Text description provided by the architects. This project in the Champlain Valley of Vermont presented the challenge of making a modern house while faced with restrictive design covenants calling for replication of historic styles. Our goal was to achieve the enduring qualities of architecture, without imitation or quotation.
The brief for this primary residence called for living quarters for a professional couple, a home office, and a strong connection to the surrounding landscape.
The house is a simple bar oriented on the east-west axis, with one end tucked into wooded wetlands and the other reaching out into a meadow. The private spaces of the house are located at the west end, in the trees. The public spaces sit out in the meadow, with a long view to Buck Mountain in the north and solar gain from the south.
Working with a tight budget, loft spaces in the gable roof form add bonus area to the 1,200 square foot footprint.
Given our cold Vermont climate, and the predominance of frugal, boxy buildings in our agrarian landscape, the house is conceived of as a simple volume rather than an assemblage of roof and wall planes.

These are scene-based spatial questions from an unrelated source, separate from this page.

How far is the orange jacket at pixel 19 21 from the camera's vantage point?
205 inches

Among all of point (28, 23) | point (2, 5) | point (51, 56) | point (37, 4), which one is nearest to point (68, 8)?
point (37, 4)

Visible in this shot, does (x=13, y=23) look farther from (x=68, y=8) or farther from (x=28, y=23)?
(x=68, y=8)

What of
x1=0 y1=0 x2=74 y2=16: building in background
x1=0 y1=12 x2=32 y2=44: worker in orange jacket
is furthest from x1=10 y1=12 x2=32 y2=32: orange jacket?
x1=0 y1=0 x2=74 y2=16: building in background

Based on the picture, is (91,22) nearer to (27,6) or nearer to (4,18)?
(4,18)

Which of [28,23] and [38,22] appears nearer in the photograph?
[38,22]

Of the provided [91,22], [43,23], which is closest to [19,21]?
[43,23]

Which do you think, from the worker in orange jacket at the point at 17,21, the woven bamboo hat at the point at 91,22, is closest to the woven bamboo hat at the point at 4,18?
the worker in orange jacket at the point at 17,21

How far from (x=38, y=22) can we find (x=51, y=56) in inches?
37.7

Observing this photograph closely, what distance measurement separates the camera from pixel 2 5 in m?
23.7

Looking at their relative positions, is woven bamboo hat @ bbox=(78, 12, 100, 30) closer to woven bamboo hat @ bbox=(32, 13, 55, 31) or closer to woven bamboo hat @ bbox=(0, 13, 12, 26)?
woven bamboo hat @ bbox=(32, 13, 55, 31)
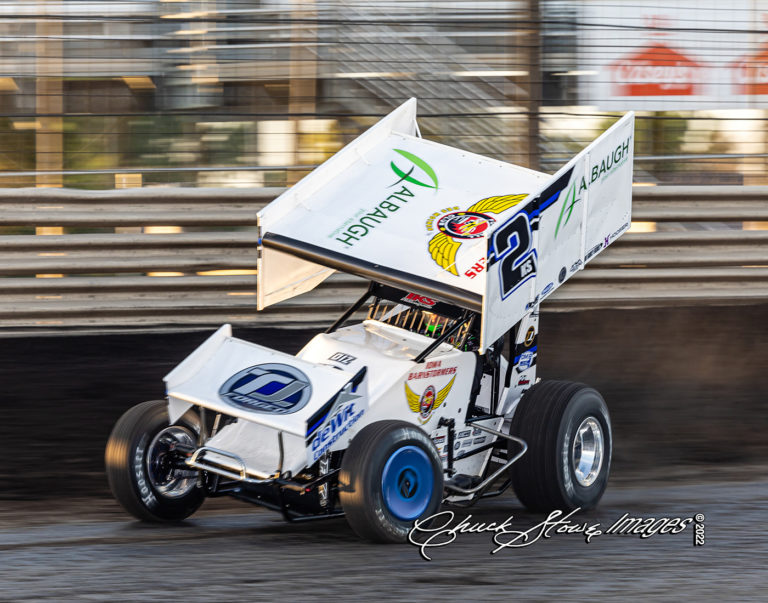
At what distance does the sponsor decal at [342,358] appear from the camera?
6379 millimetres

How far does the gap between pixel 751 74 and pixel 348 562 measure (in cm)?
736

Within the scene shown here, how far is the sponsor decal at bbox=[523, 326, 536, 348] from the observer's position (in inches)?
280

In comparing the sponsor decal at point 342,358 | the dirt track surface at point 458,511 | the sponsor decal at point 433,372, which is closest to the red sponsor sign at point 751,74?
the dirt track surface at point 458,511

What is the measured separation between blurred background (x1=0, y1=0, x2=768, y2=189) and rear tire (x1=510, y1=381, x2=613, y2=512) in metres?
4.21

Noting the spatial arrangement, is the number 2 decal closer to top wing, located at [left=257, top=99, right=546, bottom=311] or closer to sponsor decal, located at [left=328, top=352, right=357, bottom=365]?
top wing, located at [left=257, top=99, right=546, bottom=311]

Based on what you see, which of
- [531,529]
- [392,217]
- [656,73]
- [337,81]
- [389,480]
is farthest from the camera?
[656,73]

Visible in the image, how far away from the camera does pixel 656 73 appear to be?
1067 cm

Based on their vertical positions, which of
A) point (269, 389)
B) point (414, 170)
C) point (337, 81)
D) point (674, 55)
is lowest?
point (269, 389)

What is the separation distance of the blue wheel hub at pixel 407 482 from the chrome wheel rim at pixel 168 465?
4.06 ft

Its ‘volumeness’, so to speak, is emphasized by taut surfaces, edges, and corners; continuity of the outer skin; covered indoor/outdoor spaces that are carved out of the volume, rather than added to it; and glazed openings that are treated as clean incisions in the shell.
The covered bridge-like house links ‘refuge’ at one end with ‘prospect’ at the other, while letting the sun and view to Buck Mountain pass through the center.